Se bem havíamos sido convocados e apresentados como “experts”, a aposta foi “nos incluir fora” dessa etiqueta, o que nos permitiu abrir uma Conversação.
Ainda que se tratasse de um grupo muito grande e muito diverso de participantes, algo do que chamamos a prática entre vários pôde acontecer, pôde situar que existe o incurável, o ineducável, o ingovernável: produziu certo alívio nas tensões imaginárias e um relançamento do trabalho.
Esburacar-nos, dessa vez usando o oximoro “Me inclui fora dessa”, precipitado de uma rica experiência do CIEN brasileiro, permite-me ilustrar o modo fecundo que, em cada um de nossos encontros, nos deixa “um pouco transformados”.
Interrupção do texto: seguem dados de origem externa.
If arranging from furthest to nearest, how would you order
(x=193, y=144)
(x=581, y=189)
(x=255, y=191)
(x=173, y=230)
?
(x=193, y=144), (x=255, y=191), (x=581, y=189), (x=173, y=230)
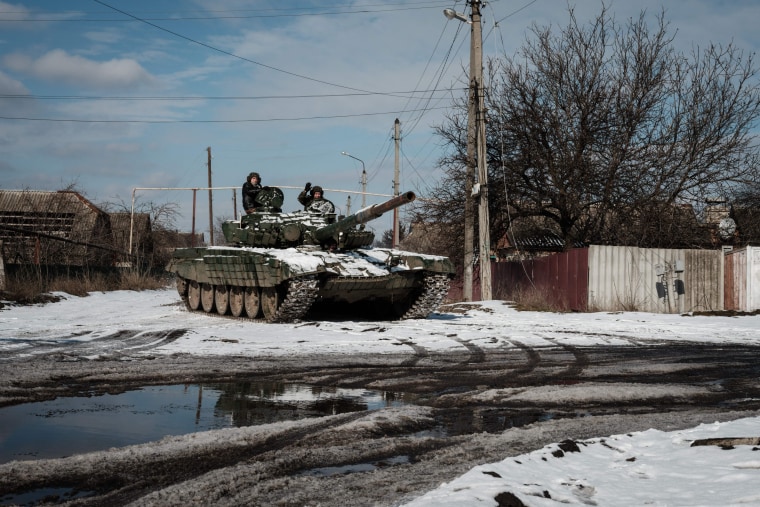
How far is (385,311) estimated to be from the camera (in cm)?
1667

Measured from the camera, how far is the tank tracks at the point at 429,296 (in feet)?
50.3

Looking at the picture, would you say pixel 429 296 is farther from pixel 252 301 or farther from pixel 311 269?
pixel 252 301

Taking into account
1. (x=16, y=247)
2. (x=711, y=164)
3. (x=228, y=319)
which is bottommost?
(x=228, y=319)

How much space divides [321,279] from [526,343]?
14.7ft

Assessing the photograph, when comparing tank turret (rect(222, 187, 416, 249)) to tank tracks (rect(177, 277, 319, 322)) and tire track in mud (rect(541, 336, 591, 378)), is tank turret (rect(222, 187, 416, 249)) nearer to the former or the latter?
tank tracks (rect(177, 277, 319, 322))

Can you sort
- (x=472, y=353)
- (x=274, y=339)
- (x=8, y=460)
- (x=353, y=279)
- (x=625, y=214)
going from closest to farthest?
1. (x=8, y=460)
2. (x=472, y=353)
3. (x=274, y=339)
4. (x=353, y=279)
5. (x=625, y=214)

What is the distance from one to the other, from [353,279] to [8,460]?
34.3ft

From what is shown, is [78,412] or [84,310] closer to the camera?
[78,412]

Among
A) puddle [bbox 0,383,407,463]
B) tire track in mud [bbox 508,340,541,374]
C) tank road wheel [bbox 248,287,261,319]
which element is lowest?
tire track in mud [bbox 508,340,541,374]

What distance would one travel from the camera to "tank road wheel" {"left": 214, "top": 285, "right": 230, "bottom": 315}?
1725cm

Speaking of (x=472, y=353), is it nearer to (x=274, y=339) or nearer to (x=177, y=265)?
(x=274, y=339)

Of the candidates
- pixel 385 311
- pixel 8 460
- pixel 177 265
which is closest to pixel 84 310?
pixel 177 265

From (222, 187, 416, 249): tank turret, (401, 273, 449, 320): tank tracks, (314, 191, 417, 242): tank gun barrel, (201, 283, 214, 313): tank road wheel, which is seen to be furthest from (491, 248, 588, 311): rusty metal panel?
(201, 283, 214, 313): tank road wheel

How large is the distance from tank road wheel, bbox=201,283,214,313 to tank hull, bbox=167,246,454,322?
697mm
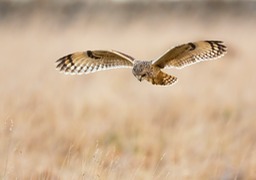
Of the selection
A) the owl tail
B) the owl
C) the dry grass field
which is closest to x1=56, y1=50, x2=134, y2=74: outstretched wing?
the owl

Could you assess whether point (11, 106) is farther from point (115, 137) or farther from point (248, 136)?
point (248, 136)

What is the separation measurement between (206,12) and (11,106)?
40.8 ft

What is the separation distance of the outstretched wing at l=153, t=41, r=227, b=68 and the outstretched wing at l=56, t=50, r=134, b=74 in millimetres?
119

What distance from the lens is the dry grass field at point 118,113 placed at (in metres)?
5.04

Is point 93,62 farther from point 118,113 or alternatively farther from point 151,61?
point 118,113

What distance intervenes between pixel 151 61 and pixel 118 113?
14.9ft

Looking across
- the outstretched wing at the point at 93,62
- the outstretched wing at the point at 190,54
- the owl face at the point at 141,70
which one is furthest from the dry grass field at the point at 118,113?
the owl face at the point at 141,70

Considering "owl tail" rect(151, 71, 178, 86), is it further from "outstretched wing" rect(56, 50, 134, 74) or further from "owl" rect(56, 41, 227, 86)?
"outstretched wing" rect(56, 50, 134, 74)

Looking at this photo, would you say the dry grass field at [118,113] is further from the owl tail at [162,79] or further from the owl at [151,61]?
the owl tail at [162,79]

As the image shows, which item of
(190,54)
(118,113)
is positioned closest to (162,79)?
(190,54)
A época empurra-nos a um saber trans, hiperdisciplinar, um saber expert e assegurável, que se pode provar como “a verdade, toda a verdade, e nada mais que a verdade”: os psicanalistas, estamos advertidos de que pela verdade se luta (se dan de a palos), que sempre é não-toda e que o saber é aquilo que cada um pode inventar com seu sintoma.
Diante desta banda de Möebius que une em um sem fim possibilidade e necessidade, o desafio é, a cada vez, dar lugar ao impossível e saber aceder-se à contingência.